◆ Prompt ◆
Start at the line that contains "Schwerin, Dom St." in the listing below and extract every line through the last, exactly; leave pictures out.

◆ Given material ◆
==========

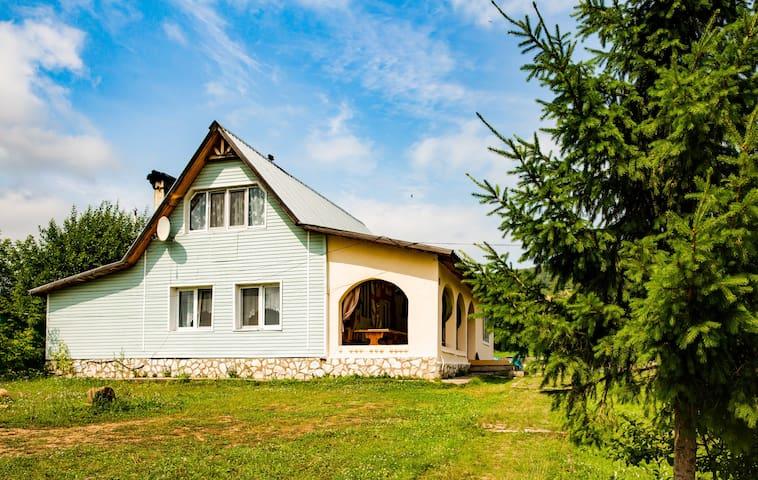 Novoyansaitovo的民宿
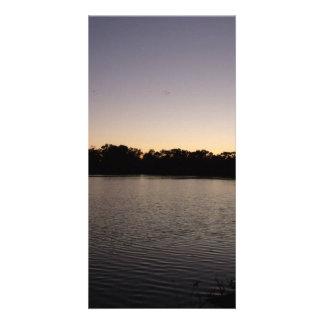 太陽セットに対する魚釣り棒のシルエット カード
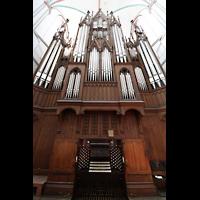 Schwerin, Dom St. Maria und St. Johannes, Spieltisch und Orgel
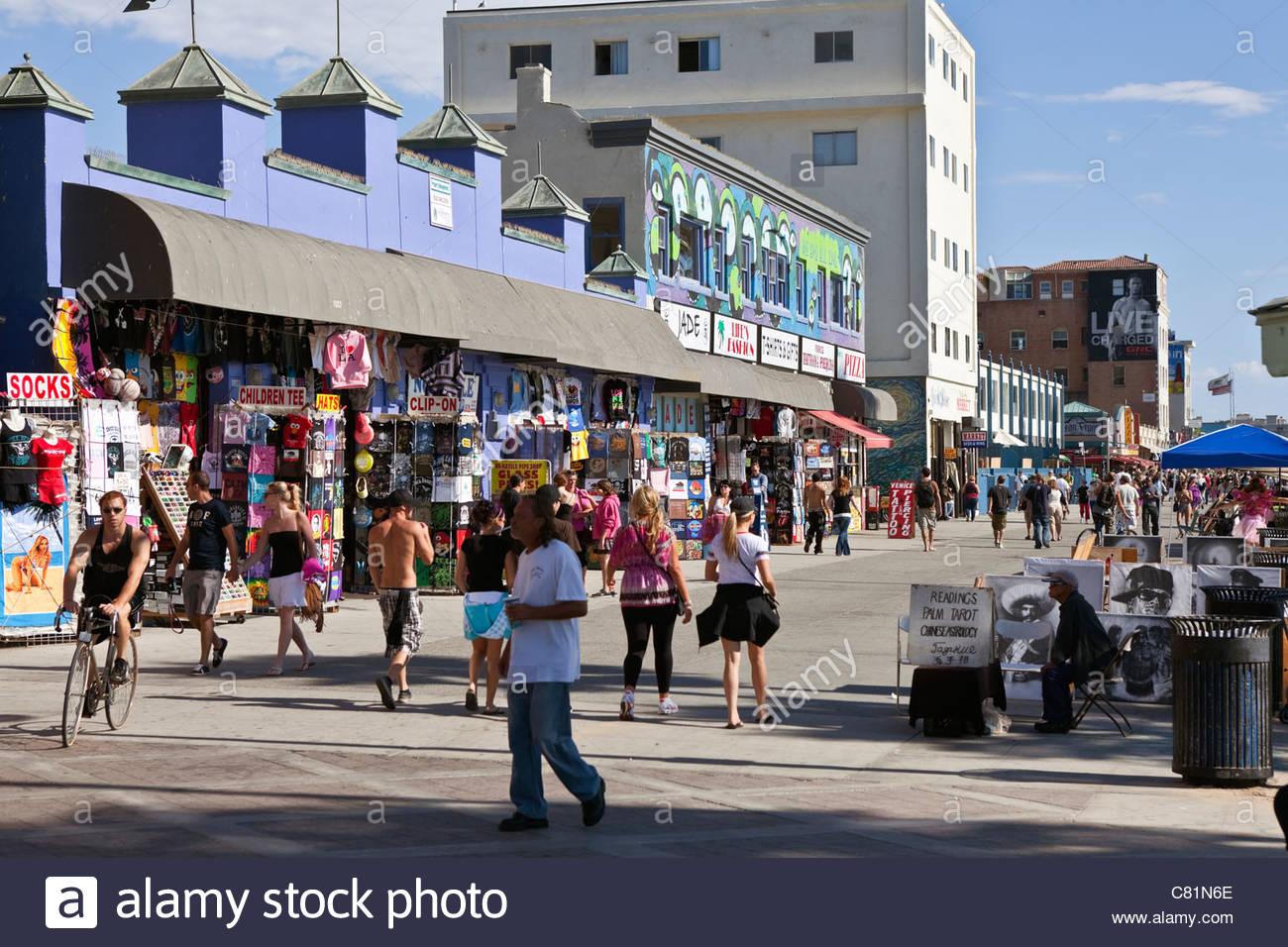 Redaktionelle Foto von der bunten Venice Beach Boardwalk in Südkalifornien. Stockbild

==========

◆ Answer for the task ◆
 Schwerin, Dom St. Maria und St. Johannes, Spieltisch und Orgel
 Redaktionelle Foto von der bunten Venice Beach Boardwalk in Südkalifornien. Stockbild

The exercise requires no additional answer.